Dia mengatakan, pertemuan ini sengaja dilaksanakan untuk memperkuat silaturahim atas perdebatan Masjid Al Safar. Namun perbedaan pandangan tidak perlu lagi dipersoalkan.

“Saling minta maaf, tidak ada yang merasa paling benar, walaupun mereka punya keyakinannya masing-masing,” ujarnya.


Ketua MUI: Diskusi Harus Dikedepankan

Ketua MUI Jabar, Rahmat Syafei mengingatkan pentingnya pertemuan untuk membahas hal yang diperdebatkan. (Liputan6.com/Huyogo Simbolon)

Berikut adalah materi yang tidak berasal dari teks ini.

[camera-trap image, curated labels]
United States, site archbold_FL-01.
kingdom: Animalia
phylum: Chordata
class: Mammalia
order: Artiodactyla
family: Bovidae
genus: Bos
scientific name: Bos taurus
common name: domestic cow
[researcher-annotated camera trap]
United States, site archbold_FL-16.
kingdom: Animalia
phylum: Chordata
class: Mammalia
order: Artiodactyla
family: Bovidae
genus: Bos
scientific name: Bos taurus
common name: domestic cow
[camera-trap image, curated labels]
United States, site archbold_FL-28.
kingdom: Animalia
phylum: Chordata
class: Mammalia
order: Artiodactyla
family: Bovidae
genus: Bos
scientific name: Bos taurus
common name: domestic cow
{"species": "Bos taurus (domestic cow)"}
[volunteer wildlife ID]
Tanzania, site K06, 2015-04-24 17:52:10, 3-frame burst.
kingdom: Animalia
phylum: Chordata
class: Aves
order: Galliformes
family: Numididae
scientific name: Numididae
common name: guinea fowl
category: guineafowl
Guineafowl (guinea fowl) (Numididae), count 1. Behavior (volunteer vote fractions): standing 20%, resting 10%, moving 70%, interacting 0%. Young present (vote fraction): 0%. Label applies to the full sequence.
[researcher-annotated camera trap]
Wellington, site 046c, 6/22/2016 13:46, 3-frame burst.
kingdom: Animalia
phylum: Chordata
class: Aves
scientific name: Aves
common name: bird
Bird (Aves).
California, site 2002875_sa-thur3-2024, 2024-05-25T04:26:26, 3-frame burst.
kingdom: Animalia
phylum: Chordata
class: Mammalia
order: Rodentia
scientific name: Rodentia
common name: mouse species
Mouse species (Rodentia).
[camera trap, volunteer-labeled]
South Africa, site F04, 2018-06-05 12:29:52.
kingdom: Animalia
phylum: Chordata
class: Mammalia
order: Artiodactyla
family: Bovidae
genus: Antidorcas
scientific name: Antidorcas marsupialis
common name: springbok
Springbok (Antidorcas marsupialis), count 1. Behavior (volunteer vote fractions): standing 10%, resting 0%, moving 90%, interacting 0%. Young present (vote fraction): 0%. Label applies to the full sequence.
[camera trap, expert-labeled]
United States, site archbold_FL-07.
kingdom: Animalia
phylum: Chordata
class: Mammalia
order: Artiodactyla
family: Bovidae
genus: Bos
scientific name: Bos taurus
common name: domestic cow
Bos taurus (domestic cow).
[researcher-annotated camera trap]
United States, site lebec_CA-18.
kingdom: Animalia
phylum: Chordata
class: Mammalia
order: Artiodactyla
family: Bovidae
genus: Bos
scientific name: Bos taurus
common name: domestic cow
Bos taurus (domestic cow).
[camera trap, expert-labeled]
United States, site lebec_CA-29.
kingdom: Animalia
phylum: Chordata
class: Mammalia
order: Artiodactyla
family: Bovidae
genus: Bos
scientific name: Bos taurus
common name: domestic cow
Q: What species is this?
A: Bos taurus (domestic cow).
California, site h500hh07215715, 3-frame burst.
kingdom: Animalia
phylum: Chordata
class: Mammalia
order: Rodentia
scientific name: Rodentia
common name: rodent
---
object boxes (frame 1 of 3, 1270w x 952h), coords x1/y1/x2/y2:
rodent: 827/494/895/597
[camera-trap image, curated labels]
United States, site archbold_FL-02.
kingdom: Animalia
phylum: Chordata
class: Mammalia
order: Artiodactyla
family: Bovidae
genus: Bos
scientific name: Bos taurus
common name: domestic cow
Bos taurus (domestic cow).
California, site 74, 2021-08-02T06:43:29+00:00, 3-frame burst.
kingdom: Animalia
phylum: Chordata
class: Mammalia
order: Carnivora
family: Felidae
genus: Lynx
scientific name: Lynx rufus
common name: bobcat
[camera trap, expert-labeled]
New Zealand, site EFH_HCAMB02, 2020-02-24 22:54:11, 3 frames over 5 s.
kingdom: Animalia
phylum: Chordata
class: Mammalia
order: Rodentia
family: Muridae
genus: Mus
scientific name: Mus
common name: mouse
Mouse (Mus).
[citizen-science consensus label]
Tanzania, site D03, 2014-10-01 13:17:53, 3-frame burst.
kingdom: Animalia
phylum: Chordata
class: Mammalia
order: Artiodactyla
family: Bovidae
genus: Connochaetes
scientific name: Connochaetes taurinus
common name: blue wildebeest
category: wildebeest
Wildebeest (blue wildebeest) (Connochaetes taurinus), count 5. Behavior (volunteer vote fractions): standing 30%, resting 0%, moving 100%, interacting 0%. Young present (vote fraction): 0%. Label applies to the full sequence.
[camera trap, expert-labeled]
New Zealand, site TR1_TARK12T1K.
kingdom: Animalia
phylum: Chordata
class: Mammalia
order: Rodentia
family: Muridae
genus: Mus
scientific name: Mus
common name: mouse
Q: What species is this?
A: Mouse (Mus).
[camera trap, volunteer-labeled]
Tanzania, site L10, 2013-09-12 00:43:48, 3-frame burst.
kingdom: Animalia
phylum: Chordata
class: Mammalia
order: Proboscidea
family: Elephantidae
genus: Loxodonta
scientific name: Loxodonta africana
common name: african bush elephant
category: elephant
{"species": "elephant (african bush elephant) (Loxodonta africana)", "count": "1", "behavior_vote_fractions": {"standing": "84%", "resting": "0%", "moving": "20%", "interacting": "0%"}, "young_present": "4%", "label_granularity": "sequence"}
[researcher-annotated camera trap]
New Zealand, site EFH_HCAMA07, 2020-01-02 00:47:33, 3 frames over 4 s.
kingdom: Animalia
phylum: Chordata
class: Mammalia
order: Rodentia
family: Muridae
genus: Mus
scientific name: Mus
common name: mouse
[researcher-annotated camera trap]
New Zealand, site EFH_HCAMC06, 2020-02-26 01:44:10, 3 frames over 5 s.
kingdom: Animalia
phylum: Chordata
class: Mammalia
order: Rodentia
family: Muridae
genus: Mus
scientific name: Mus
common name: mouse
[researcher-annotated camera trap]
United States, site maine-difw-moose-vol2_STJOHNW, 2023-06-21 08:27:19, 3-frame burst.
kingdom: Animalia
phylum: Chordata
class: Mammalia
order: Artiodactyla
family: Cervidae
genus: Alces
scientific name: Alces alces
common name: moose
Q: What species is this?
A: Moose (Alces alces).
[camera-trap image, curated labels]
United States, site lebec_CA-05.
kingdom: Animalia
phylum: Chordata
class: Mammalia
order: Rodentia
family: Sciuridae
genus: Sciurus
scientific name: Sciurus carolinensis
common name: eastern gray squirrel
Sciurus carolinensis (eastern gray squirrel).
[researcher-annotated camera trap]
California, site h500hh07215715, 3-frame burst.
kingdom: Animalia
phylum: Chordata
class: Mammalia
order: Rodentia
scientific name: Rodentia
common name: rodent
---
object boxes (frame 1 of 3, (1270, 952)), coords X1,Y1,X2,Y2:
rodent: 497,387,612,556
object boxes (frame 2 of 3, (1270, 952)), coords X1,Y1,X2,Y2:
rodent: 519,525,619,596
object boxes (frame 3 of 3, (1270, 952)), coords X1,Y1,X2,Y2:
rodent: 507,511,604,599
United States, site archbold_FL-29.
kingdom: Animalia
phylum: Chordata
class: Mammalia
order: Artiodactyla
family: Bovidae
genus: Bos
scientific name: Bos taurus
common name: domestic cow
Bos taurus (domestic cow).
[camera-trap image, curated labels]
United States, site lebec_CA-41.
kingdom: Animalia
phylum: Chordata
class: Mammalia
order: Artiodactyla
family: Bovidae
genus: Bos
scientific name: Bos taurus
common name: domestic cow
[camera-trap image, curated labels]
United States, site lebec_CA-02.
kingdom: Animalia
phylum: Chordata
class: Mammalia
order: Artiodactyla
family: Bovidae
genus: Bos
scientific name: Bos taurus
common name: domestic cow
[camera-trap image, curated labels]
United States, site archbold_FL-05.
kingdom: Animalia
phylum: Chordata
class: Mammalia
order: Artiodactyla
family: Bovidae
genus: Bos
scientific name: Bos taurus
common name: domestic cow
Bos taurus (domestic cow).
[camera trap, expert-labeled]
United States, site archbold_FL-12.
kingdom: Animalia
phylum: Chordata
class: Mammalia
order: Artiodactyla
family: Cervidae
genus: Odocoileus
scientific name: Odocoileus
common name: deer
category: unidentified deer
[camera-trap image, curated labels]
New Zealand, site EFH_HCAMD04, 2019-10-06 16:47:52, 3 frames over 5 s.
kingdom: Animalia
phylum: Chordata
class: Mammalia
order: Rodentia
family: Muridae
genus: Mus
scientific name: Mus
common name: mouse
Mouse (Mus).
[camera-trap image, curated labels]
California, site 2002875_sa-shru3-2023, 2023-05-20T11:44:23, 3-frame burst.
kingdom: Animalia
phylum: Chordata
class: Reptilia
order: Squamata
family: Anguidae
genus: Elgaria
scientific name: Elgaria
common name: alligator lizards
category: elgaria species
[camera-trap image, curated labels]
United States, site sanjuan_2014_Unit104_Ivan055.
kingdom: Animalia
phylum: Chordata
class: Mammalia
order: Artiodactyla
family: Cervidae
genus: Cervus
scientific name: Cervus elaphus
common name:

Menanggapi permintaan Ridwan Kamil terkait kesepakatan ulama atas simbolisme di masjid, Ketuai MUI Jabar, Rahmat Syafei mengaku akan mengkaji hal tersebut.

“Ya kalau perlu dan ada masalahnya nanti kami berkewajiban untuk melihat masalah yang tadi supaya kita merasa lebih jelas lagi. Tadi itu masalah pandangan, makanya kita dengar. Jangan sampai hasil karya yang orangnya sudah punya niat baik tapi ada kekhawatiran dan kita lihat sejauh mana dampaknya terhadap keimanan,” kata Rahmat.

Menurut Rahmat, fatwa untuk membangun masjid dengan aturan tanpa simbol tertentu bukan hal yang urgen. Ia melihat perbedaan pendapat harus diberi ruang untuk saling berdiskusi terlebih dulu.

“Ya (fatwa) tidak diperlukan. Kalau ada yang bertanya, ada masalah baru dikaji. MUI sadar kalau sebelumnya ada masalah, kedua belah pihak menjelaskan dulu,” ujarnya.

Ia pun tidak menampik jika perlu menghadirkan forum untuk menjembatani perbedaan pendatap ini ke depan.

“Pasti, diundang bukan hanya MUI saja,” ujarnya.